Contrary to what most teachers will declare publicly, we do have favorite students. Before I had my own kids, I had already been teaching for 9 years, and I always fantasized that one day, my kid would be the Secret Favorite Student. I had students whose families I wanted to be "just like." These parents would attend my class activities, come to my Parents' Nights, and I would think: That's how I'm going to be when I'm a parent. I will be one of the ones the teachers silently praise and think: "That's how you raise a great kid."
And then, my oldest went to pre-k, and he started to go through some interesting phases. There was the "Making The Teacher Repeat Herself A Million Times Phase." There was the "I Will Question Everything The Teacher Says Because I Think I Know More Than She Does" phase. And the "I'd Much Rather Roll Around On The Carpet When The Teacher Tells Me To Sit Quietly For Circle Time" phase. And, my personal favorite: the "Let's Gang Up On That Kid In The Playground And Punch Him For No Reason" phase.
I would drop him off in the morning and one of the very proper morning-duty teachers would stiffly greet him, "Good morning, Ben." I wasn't sure if I imagined the pinched facial expression that accompanied the greeting, but I was pretty sure I could detect dread and judgment in her voice. I remember the morning she complained that the day before, he'd refused to clean up his area, and she'd had to explain to him "very clearly" that he was, in fact, going to pick up because she said so. (Let me note here that I agree with her 100%...it's just that I always got the feeling that she didn't think we were trying to enforce that at home.)
That very same teacher gave a Parents Workshop one evening on behavior and discipline. I attended, of course, not only because it seemed that, just maybe, I did not know everything there was to know after all, but also because I was afraid she (and the rest of the staff) would certainly search the sign-up list for our names and snub their noses if ours weren't there: "See? That's why their kid behaves that way..." Maybe my husband was right when he insisted to me later that there was no way she was talking specifically about our kid the entire hour (hmmm...maybe THIS is where my son gets his It's-All-About-Me Attitude?), but there were two times when she specifically pointed out some of Ben's "personality traits." One of those times, she even nodded at me, and said the words: "Like in your case, with Ben." So yeah, I wasn't completely, totally, irrationally paranoid.
Fast forward 3 years and one more kid...
Yesterday, Hubby and I attended our littlest one's end-of-year party. We were standing there, taking pictures of him eating a cupcake shaped like a graduation hat, and thinking about how quickly the years went by...Both of our boys had grown up and gotten ready for kindergarten at this sweet, little school, and now it was time to go. After 4 years, we would no longer be taking a little boy to "Purple Door" every day for morning drop off. Where had the years gone? Where had our baby boys gone? And what would we do without the teachers from this little place, who had cared for our boys and taught them their ABC's?

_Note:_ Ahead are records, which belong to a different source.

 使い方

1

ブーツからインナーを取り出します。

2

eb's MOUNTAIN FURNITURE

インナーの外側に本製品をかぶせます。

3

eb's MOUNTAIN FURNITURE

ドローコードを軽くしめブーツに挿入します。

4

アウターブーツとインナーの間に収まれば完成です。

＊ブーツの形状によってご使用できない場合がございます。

This same teacher must have overheard us, because she walked over and said, "So, this is it, huh? The ending?" Hubby and I responded with melancholic yes's.
"You know," she said, "I've always been very impressed with the two of you."
WHAT? Surely, I had misunderstood?
"I was always so impressed," she continued, "by your parenting...the time you two always dedicate to your boys...the way you've raised them. In fact, I told my daughter that when she has kids, THIS is how I want her to be..."
I was so stunned and so moved, I could barely utter a thank you.
All that time, I had been so worried about what someone else was thinking of my parenting. I was sure that she thought we weren't doing a "good enough" job. And all along she was, in fact, watching and judging, but I was completely wrong in my assumption. Maybe my concern of what she thought had a whole lot more to do with what I was thinking of our parenting (and our kid) back then, than it did about her. But still, why did I care back then?
And why do I still care? Why did it feel so good to hear her say that yesterday? Why should anyone else's opinion serve as proof that we're good parents?
After I left, I cried the whole way to work. I'm not even sure why. I felt so raw, already, this week...so aware of the passing of time...so aware that Life is happening. All the time. And we just shuffle around, trying to do our best. Trying to do everything that needs to be done every day, to be the Best Wife/Friend/Daughter/Teacher/Mother/Self, and to take it all in and savor it as we do so. To really feel life.